Stories of Later American History

Chapter 13

Chapter 133,939 wordsPublic domain

INTERNAL IMPROVEMENTS

After the purchase of Louisiana and the explorations of Lewis and Clark, the number of settlers who went from the eastern part of the country to find new homes in the West kept on increasing as it had been doing since Boone, Robertson, and Sevier had pushed their way across the mountains into Kentucky and Tennessee, twenty-five or thirty years earlier.

These pioneers, if they went westward by land, had to load their goods on pack-horses and follow the Indian trail. Later the trail was widened into a roadway, and wagons could be used. But travel by land was slow and, hard under any conditions.

Going by water, while cheaper, was inconvenient, for the travellers must use the flatboat, which was clumsy and slow and, worst of all, of little use except when going down stream.

The great need both for travel and for trade, then, was a boat which would not be dependent upon wind or current, but could be propelled by steam. Many men had tried to work out such an invention. Among them was John Rumsey, of Maryland, who built a steamboat in 1774, and John Fitch, of Connecticut, who completed his first model of a steamboat in 1785.

In the next four years Fitch built three steamboats, the last of which made regular trips on the Delaware River, between Philadelphia and Burlington, during the summer of 1786. It was used as a passenger boat, and it made a speed of eight miles an hour; but Fitch was not able to secure enough aid from men of capital and influence to make his boats permanently successful.

The first man to construct a steamboat which continued to give successful service was Robert Fulton. Robert Fulton was born of poor parents in Little Britain, Pennsylvania, in 1765, the year of the famous Stamp Act. When the boy was only three years old his father died, and so Robert was brought up by his mother. She taught him at home until he was eight, and then sent him to school. Here he showed an unusual liking for drawing.

Outside of school hours his special delight was to visit the shops of mechanics, who humored the boy and let him work out his clever ideas with his own hands.

A story is told of how Robert came into school late one morning and gave as his excuse that he had been at a shop beating a piece of lead into a pencil. At the same time he took the pencil from his pocket, and showing it to his teacher, said: "It is the best one I have ever used." Upon carefully looking at the pencil, the schoolmaster was so well pleased that he praised Robert's efforts, and in a short time nearly all the pupils were using that kind of pencil.

Data entries
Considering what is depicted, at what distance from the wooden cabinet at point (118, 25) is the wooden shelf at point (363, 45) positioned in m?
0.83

==

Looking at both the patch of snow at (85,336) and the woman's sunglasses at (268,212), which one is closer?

Stated task
According to the chapter on internal improvements, where was Robert Fulton born? The listing is unrelated to the text and stands as material of its own.

Solution to this problem
Little Britain, Pennsylvania.